### TRY IT
Note every line in the entries that contains the string "Eastern", and copy it.

__________________________________________________

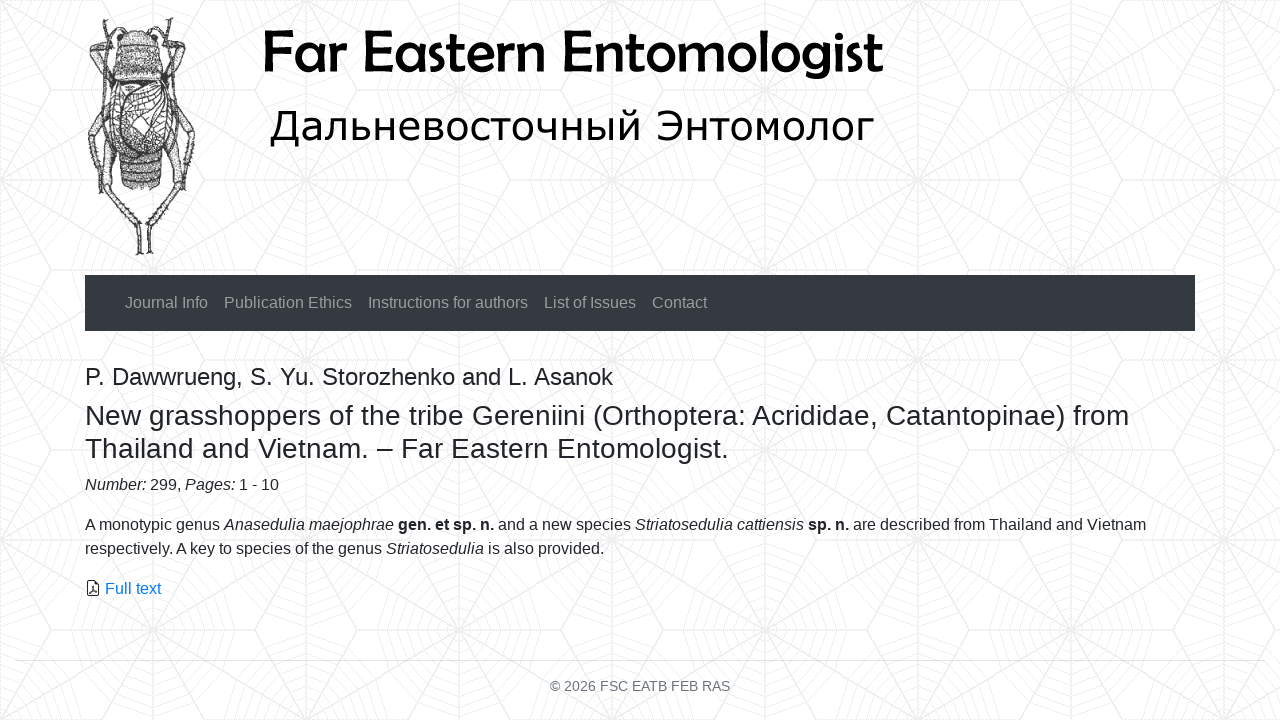

--- FILE ---
content_type: text/html; charset=utf-8
request_url: https://www.biosoil.ru/FEE/Publication/473
body_size: 1661
content:
<!DOCTYPE html>
<html lang="ru">
<head>
    <title>New grasshoppers of the tribe Gereniini (Orthoptera: Acrididae, 
Catantopinae) from Thailand and Vietnam. &ndash; Far Eastern Entomologist. - Far Eastern Entomologist</title>
    <meta charset="utf-8" />
    <meta name="viewport" content="width=device-width, initial-scale=1">
    <meta http-equiv="Content-Type" content="text/html; charset=utf-8" />
    <meta name="keywords" content="Far Eastern Entomologist" />

    <link href="/css/fee/fee.css" rel="stylesheet" />
    <link href="/lib/bootstrap/css/bootstrap.min.css" rel="stylesheet" />
    <script src="/lib/jquery/jquery-3.6.0.min.js"></script>
    <script src="/lib/bootstrap/js/bootstrap.min.js"></script>
</head>
<body>
<div class="container">
    <a href="#"><img src="/images/site/fee/title_main.png" id="Insert_logo" class="img-fluid mt-3" /></a>
    <nav class="navbar sticky-top navbar-expand-md navbar-dark bg-dark mt-3 mb-3">
        <a class="navbar-brand" href="#"></a>
      <button class="navbar-toggler" type="button" data-toggle="collapse" data-target="#navbarNav" aria-controls="navbarNav" aria-expanded="false" aria-label="Toggle navigation">
        <span class="navbar-toggler-icon"></span>
      </button>
      <div class="collapse navbar-collapse" id="navbarNav">
        <ul class="navbar-nav">
          <li class="nav-item ">
            <a class="nav-link" href="/FEE/">Journal Info</a>
          </li>
          <li class="nav-item">
            <a class="nav-link " href="/FEE/Page/publication_ethics">Publication Ethics</a>
          </li>
          <li class="nav-item">
                        <a class="nav-link " href="/FEE/Page/instructions_for_authors">Instructions for authors</a>
          </li>
          <li class="nav-item">
          </li>
          <li class="nav-item ">
            <a class="nav-link" href="/FEE/Issues/">List of Issues</a>
          </li>
          <li class="nav-item ">
                        <a class="nav-link" href="/FEE/Page/contacts">Contact</a>
          </li>
        </ul>
      </div>
    </nav>

    <main>
    <div class="pt-3">
            <link href="/lib/bootstrap-icons/font/bootstrap-icons.min.css" rel="stylesheet" />

<h4>P. Dawwrueng, S. Yu. Storozhenko and L. Asanok</h4>
<h3>New grasshoppers of the tribe Gereniini (Orthoptera: Acrididae, 
Catantopinae) from Thailand and Vietnam. &ndash; Far Eastern Entomologist.</h3>
<p><i>Number:</i> 299, <i>Pages:</i> 1 - 10</p>
<p>A monotypic genus <em>Anasedulia maejophrae </em><strong>gen. et sp. n. </strong> and a new species <em>Striatosedulia cattiensis </em><strong> sp. n. </strong>are described from Thailand and Vietnam respectively. A key to species of the genus <em>Striatosedulia </em>is also provided.</p>
<p>
</p>
<p>
            <i class="bi-file-earmark-pdf"></i>
            <a href="/storage/entities/fscpublication/473/242c4c0c-b68c-43de-adb2-d9687cf495a4.pdf">Full text</a>
</p>
    </div>
    </main>
 </div>
<footer class="footer text-center d-flex align-items-center">
    <div class="container-fluid">
        <a class="text-muted" href="https://biosoil.ru">
            <hr />
            &copy; 2026 FSC EATB FEB RAS
        </a>
    </div>
</footer>
       
        <p style="text-align:center;">
                <!-- Yandex.Metrika counter -->
                <script type="text/javascript">
                    (function (m, e, t, r, i, k, a) {
                    m[i] = m[i] || function () { (m[i].a = m[i].a || []).push(arguments) };
                        m[i].l = 1 * new Date(); k = e.createElement(t), a = e.getElementsByTagName(t)[0], k.async = 1, k.src = r, a.parentNode.insertBefore(k, a)
                    })
                        (window, document, "script", "https://mc.yandex.ru/metrika/tag.js", "ym");

                    ym(25935386, "init", {
                        clickmap: true,
                        trackLinks: true,
                        accurateTrackBounce: true
                    });
                </script>
                <noscript><div><img src="https://mc.yandex.ru/watch/25935386" style="position:absolute; left:-9999px;" alt="" /></div></noscript>
                <!-- /Yandex.Metrika counter -->
            </p>

</body>
</html>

__________________________________________________

### EXPECTED ANSWER
Catantopinae) from Thailand and Vietnam. &ndash; Far Eastern Entomologist. - Far Eastern Entomologist</title>
    <meta name="keywords" content="Far Eastern Entomologist" />
Catantopinae) from Thailand and Vietnam. &ndash; Far Eastern Entomologist.</h3>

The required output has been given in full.